ParB-like CTPases mediate the segregation of bacterial chromosomes and low-copy number plasmids. They act as DNA-sliding clamps that are loaded at parS motifs in the centromere of target DNA molecules and spread laterally to form large nucleoprotein complexes serving as docking points for the DNA segregation machinery. Here, we solve crystal structures of ParB in the pre- and post-hydrolysis state and illuminate the catalytic mechanism of nucleotide hydrolysis. Moreover, we identify conformational changes that underlie the CTP- and parS-dependent closure of ParB clamps. The study of CTPase-deficient ParB variants reveals that CTP hydrolysis serves to limit the sliding time of ParB clamps and thus drives the establishment of a well-defined ParB diffusion gradient across the centromere whose dynamics are critical for DNA segregation. These findings clarify the role of the ParB CTPase cycle in partition complex assembly and function and thus advance our understanding of this prototypic CTP-dependent molecular switch.
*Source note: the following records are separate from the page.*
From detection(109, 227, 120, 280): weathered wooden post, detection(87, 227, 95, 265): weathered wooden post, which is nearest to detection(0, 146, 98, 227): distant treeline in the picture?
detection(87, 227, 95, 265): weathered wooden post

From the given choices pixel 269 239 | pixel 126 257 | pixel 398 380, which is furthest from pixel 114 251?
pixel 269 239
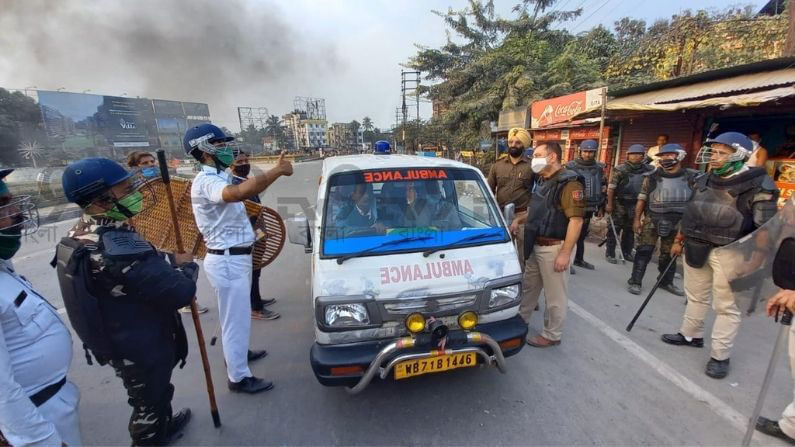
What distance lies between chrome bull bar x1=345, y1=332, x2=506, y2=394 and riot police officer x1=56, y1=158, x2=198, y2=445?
3.61 ft

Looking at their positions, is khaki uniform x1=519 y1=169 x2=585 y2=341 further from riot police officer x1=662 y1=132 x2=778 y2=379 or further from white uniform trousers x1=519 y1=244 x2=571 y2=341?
riot police officer x1=662 y1=132 x2=778 y2=379

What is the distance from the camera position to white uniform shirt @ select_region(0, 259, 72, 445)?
1.22 m

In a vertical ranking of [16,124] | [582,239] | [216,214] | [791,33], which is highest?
[16,124]

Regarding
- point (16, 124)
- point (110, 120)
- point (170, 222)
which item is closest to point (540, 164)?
point (170, 222)

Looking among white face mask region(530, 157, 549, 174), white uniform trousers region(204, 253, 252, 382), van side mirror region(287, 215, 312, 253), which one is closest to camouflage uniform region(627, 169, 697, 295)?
white face mask region(530, 157, 549, 174)

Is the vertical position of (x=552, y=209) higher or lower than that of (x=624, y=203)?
higher

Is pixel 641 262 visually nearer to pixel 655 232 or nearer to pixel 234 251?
pixel 655 232

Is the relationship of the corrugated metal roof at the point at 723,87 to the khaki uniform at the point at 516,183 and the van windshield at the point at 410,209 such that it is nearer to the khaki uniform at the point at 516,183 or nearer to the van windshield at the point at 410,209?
the khaki uniform at the point at 516,183

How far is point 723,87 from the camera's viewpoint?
20.2 ft

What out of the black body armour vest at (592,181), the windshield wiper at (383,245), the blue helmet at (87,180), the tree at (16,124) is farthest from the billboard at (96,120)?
the black body armour vest at (592,181)

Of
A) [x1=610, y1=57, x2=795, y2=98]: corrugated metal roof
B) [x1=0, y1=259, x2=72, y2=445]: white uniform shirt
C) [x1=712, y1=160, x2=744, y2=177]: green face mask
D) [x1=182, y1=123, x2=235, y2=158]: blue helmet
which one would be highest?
[x1=610, y1=57, x2=795, y2=98]: corrugated metal roof

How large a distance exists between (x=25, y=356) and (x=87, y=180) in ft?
2.53

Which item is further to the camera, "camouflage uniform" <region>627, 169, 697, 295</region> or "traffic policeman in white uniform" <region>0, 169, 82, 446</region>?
"camouflage uniform" <region>627, 169, 697, 295</region>

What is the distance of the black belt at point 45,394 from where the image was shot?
4.71 feet
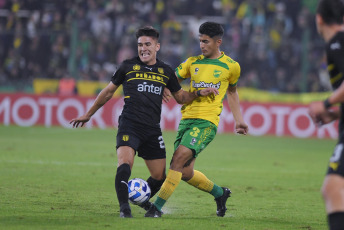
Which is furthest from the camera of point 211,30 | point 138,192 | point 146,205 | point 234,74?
point 234,74

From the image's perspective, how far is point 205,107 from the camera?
766cm

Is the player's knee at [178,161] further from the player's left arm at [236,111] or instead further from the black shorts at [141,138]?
the player's left arm at [236,111]

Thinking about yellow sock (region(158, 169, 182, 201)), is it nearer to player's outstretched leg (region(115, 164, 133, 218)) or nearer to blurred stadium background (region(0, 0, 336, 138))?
player's outstretched leg (region(115, 164, 133, 218))

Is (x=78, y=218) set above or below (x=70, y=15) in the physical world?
below

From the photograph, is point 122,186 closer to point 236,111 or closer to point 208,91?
point 208,91

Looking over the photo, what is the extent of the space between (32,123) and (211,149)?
765cm

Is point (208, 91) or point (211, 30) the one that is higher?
point (211, 30)

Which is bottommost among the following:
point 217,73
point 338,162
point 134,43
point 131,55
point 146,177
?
point 146,177

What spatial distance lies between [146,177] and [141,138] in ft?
12.9

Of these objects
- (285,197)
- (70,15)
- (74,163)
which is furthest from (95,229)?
(70,15)

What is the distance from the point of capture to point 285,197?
9375mm

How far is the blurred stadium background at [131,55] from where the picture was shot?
21156mm

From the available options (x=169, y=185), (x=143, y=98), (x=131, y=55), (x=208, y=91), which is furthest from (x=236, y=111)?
(x=131, y=55)

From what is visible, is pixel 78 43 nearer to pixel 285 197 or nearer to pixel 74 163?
pixel 74 163
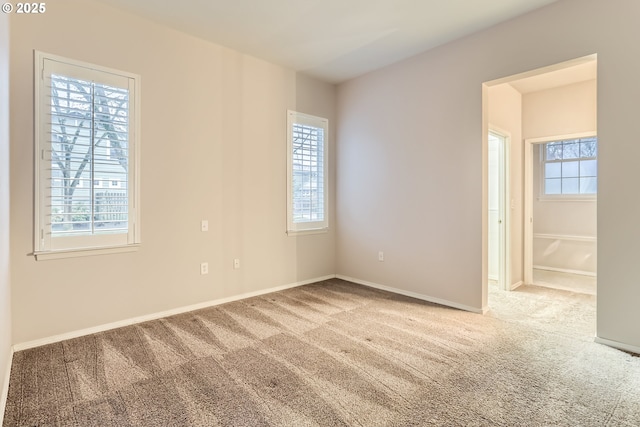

ParB 样 CTPases 介导细菌染色体和低拷贝数质粒的分离。它们充当 DNA 滑动夹，加载在目标 DNA 分子着丝粒的parS基序上，并横向扩散以形成大的核蛋白复合物，作为 DNA 分离机制的对接点。在这里，我们解决了水解前和水解后状态下 ParB 的晶体结构，并阐明了核苷酸水解的催化机制。此外，我们确定了 CTP- 和parS 的构象变化-ParB 夹子的依赖闭合。对缺乏 CTPase 的 ParB 变体的研究表明，CTP 水解有助于限制 ParB 夹子的滑动时间，从而推动在着丝粒上建立明确的 ParB 扩散梯度，其动力学对 DNA 分离至关重要。这些发现阐明了 ParB CTPase 循环在分割复合体组装和功能中的作用，从而促进了我们对这种原型 CTP 依赖性分子开关的理解。